The study also confirms that F-FLT clearly shows areas of irradiated bone marrow and that bone marrow is affected by only one 2 Gy fraction of radiation therapy.

“The sensitivity of FLT to detect changes after this small dose could be useful in monitoring patients receiving treatment with larger radiation portals and in individuals affected by accidental radiation exposure,” she said.

“There obviously remains a great deal of work to validate these observations and to assess the reproducibility of proliferative subvolumes over time,” she added. “Hopefully in the future, this strategy could be tested in a clinical trial of adaptive therapy based on FLT PET/CT, which also assesses the value of this tracer as a prognostic marker.”

Ms. Everitt is currently leading a multidisciplinary team to validate the preliminary findings of the study. The researchers hope to finish recruiting patients by the end of 2010.


VANTAGE POINT
Small study still ofers noteworthy results
Stephan M. Hahn, MD

Although this is a proof of concept study, the fact that it got published shows its potential importance, according to Dr. Hahn, a professor and chair of radiation oncology at the University of Pennsylvania in Philadelphia.

“I think what they’re measuring is a potentially very important parameter that could help us make treatment decisions. This is a really important part of oncologic imaging that a lot of us are going to move into in the future,” he said.

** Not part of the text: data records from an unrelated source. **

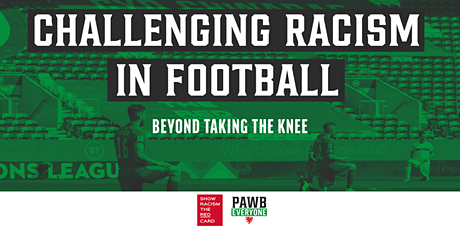 Challenging Racism in Football: Beyond Taking the knee tickets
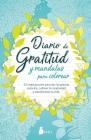 Diario de Gratitud Y Mandalas Para Colorear Cover Image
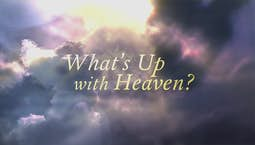 What's Up With Heaven?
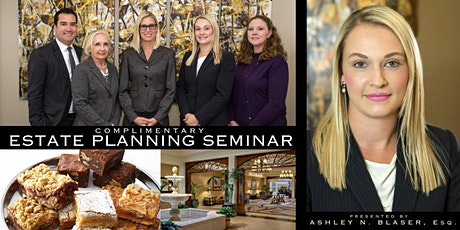 Complimentary Estate Planning Seminar tickets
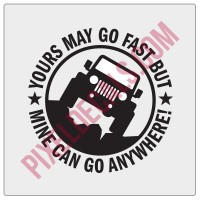 Yours May Go Fast But Mine Can Go Anywhere Decal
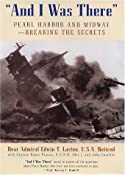 And I Was There : Breaking the Secrets - Pearl Harbor and Midway: Rear Admiral Edwin T. Layton: 9781568523477: Amazon.com: Books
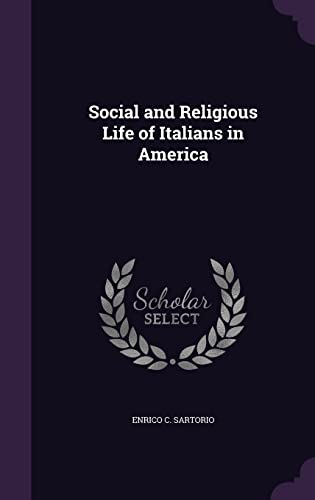 9781356807222: Social and Religious Life of Italians in America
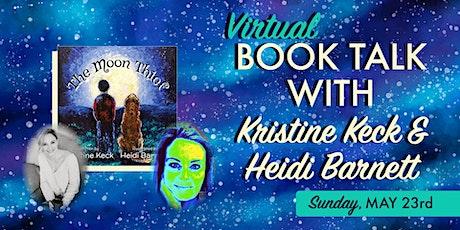 Book Talk with Kristine Keck & Heidi Barnett tickets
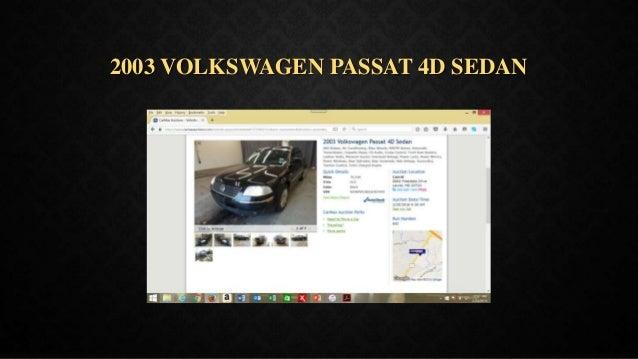 2003 VOLKSWAGEN PASSAT 4D SEDAN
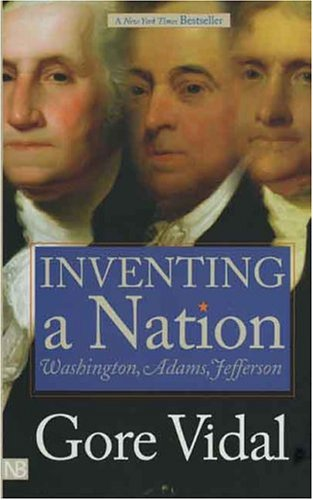 Inventing a Nation: Washington, Adams, Jefferson 9780300105926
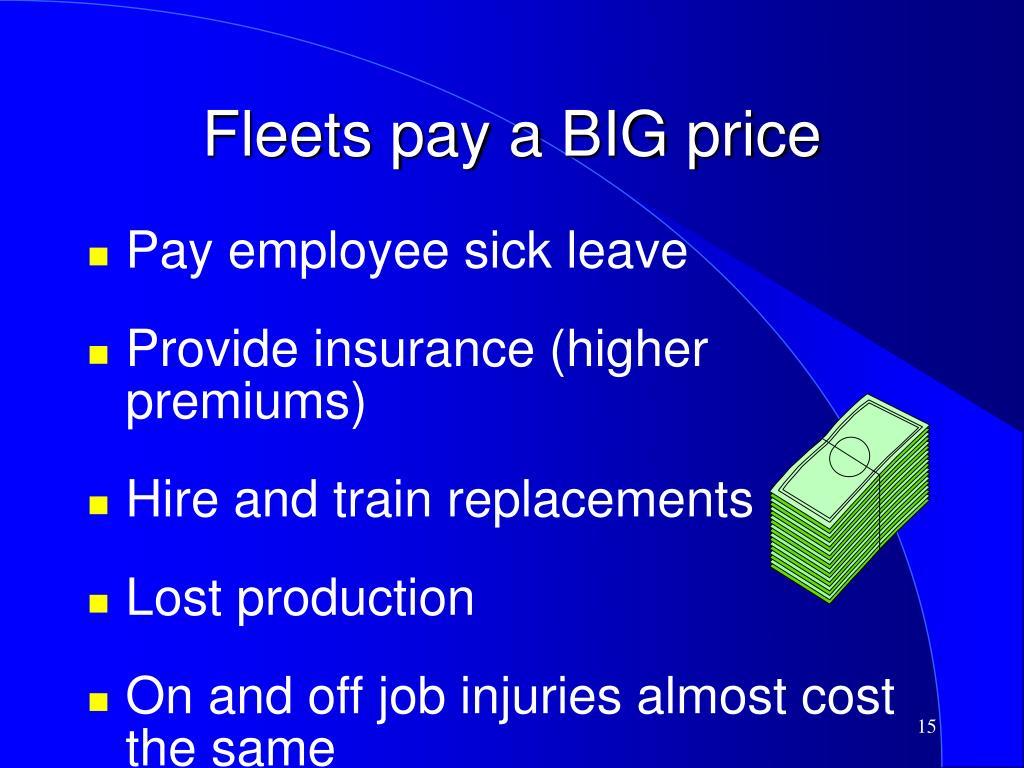 Fleets pay a BIG price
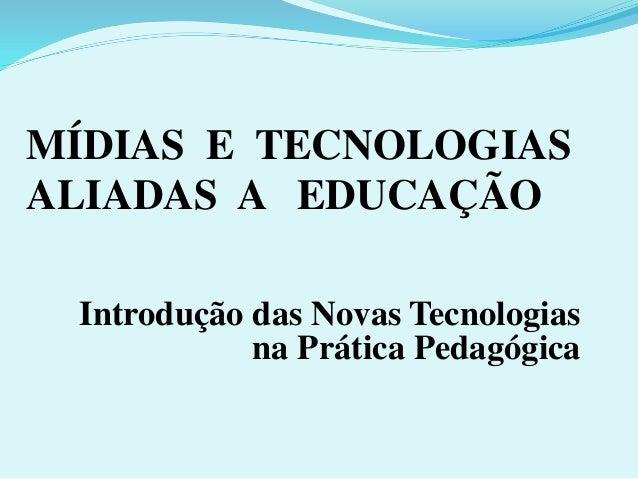 MÍDIAS E TECNOLOGIAS  ALIADAS A EDUCAÇÃO  Introdução das Novas Tecnologias  na Prática Pedagógica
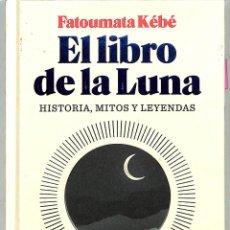 Libros de segunda mano: EL LIBRO DE LA LUNA: HISTORIA, MITOS Y LEYENDAS - FATOUMATA KÉBÉ - BLACKIE BOOKS - ENSAYO, 143. Lote 221842508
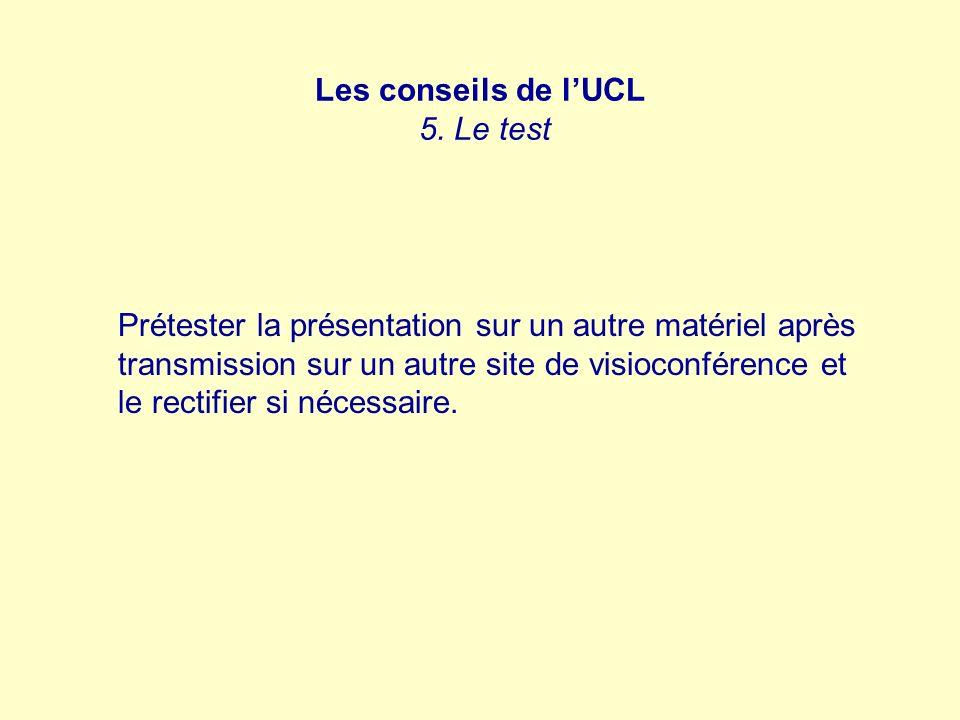 Les conseils de l'UCL 5. Le test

FDG-PET has already established its usefulness in imaging tumors, but this study shows there are techniques beyond FDG that assess early treatment response. F-FLT could help determine after a week or two of treatment whether or not a patient is responding, he said.

“I think what this study really means is that there’s more targeting of appropriate treatment for patients. This gives me hope that we might be able to use this approach in the future. It doesn’t prove it but it’s a really interesting trial,” he said.

While it’s too early to tell the implications of this study for the community oncologist, in the next few years, physicians may start to see the increasing use of agents in exactly this setting, Dr. Hahn said.